The whole point of conducting an experiment is to determine whether or not changing the values of some independent variable has an effect on a dependent variable.
An extraneous variable is any variable you’re not interested in studying that could also have some effect on the dependent variable.
For example, we might want to know how the number of hours that a basketball player trains per week affects their average points per game. However, an extraneous variable that could also affect their points per game is the number of hours they spend stretching each week.
We would need to make sure that we control for this extraneous variable so that we can draw reliable conclusions about the effect that hours spent training has on average points per game.
Types of Extraneous Variables
There are four types of extraneous variables:
1. Situational Variables
These are aspects of the environment that could affect the way an individual behaves in an experiment. Examples include:
- Lighting conditions
- Visual distractions
2. Experimenter Bias
This refers to ways in which the experimenter may accidently bias the way that individuals behave in an experiment. Examples include:
- Using certain phrasing to hint at the way researchers want individuals to behave.
- Speaking in a positive or negative tone when providing instructions to individuals.
3. Demand Characteristics
This refers to any clues in the experiment that could give away the true purpose of the research to the individuals. Examples include:
- Their surroundings.
- Their interpretation of what is happening in the situation.

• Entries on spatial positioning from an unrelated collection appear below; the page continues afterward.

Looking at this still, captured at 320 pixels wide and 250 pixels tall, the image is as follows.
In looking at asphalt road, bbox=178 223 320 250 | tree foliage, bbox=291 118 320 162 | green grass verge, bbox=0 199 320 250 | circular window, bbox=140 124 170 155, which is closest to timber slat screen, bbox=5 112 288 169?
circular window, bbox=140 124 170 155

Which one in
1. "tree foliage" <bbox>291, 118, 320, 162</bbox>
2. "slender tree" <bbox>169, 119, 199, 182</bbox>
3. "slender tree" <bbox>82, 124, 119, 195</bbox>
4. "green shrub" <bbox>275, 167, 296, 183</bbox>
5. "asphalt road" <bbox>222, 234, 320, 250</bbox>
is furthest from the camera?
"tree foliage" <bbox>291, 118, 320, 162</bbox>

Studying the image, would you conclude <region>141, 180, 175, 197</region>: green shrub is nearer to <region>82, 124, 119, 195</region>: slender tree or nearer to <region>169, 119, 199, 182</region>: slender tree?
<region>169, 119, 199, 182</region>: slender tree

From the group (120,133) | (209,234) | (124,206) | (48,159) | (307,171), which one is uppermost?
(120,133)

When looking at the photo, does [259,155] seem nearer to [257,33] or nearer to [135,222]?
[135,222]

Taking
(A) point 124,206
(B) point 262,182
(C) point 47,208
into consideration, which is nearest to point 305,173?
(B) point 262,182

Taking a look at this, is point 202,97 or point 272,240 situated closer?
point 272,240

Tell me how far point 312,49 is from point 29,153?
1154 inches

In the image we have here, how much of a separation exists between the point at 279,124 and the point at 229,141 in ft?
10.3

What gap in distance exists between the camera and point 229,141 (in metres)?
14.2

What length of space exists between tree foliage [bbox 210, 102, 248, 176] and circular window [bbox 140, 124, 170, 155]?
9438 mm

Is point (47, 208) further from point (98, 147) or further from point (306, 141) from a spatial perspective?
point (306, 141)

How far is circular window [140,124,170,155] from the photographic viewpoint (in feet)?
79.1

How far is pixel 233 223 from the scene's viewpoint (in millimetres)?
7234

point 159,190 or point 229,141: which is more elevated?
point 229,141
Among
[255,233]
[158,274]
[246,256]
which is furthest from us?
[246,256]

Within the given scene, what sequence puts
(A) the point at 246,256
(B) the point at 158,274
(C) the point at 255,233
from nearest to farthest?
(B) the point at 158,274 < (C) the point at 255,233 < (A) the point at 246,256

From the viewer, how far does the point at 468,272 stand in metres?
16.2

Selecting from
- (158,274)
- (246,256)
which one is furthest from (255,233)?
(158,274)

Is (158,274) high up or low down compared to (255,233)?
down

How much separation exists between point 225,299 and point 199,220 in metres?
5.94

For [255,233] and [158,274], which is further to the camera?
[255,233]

- The researcher’s behavior.
4. Participant Variables
This refers to the natural variance among individuals and the ways in which this could affect the results of the experiment. Examples include:
- An individual’s natural intelligence.
- An individuals’ mood that day.
- An individual’s physical abilities.
- An individual’s ability to concentrate.
How to Control Extraneous Variables
There are four main ways to control for extraneous variables in an experiment:
1. Consistent environment.
Each individual should be able to participate in an experiment in the exact same environment, e.g. with the same lighting conditions, same noise levels, same temperature, and same number of potential distractions. This should minimize the effect of situational variables and demand characteristics.
2. Experimental design.
By designing an experiment such that individuals are randomly assigned to treatment groups and such that researchers are also blind to which individuals belong to which group, this should minimize the problem of experimental bias.
By randomly assigning individuals to treatments (e.g. high training volume vs. low training volume), any differences in participant ability between groups should be roughly evenly distributed. This should minimize the problem of participant variables.
By using a consistent environment, experimental design, and randomization, researchers can minimize the effect that potential extraneous variables can have on experiment.
Thus, when researchers draw conclusions about the effect that an independent variable has on a dependent variable, they can be sure that no extraneous variables are actually causing the true effect.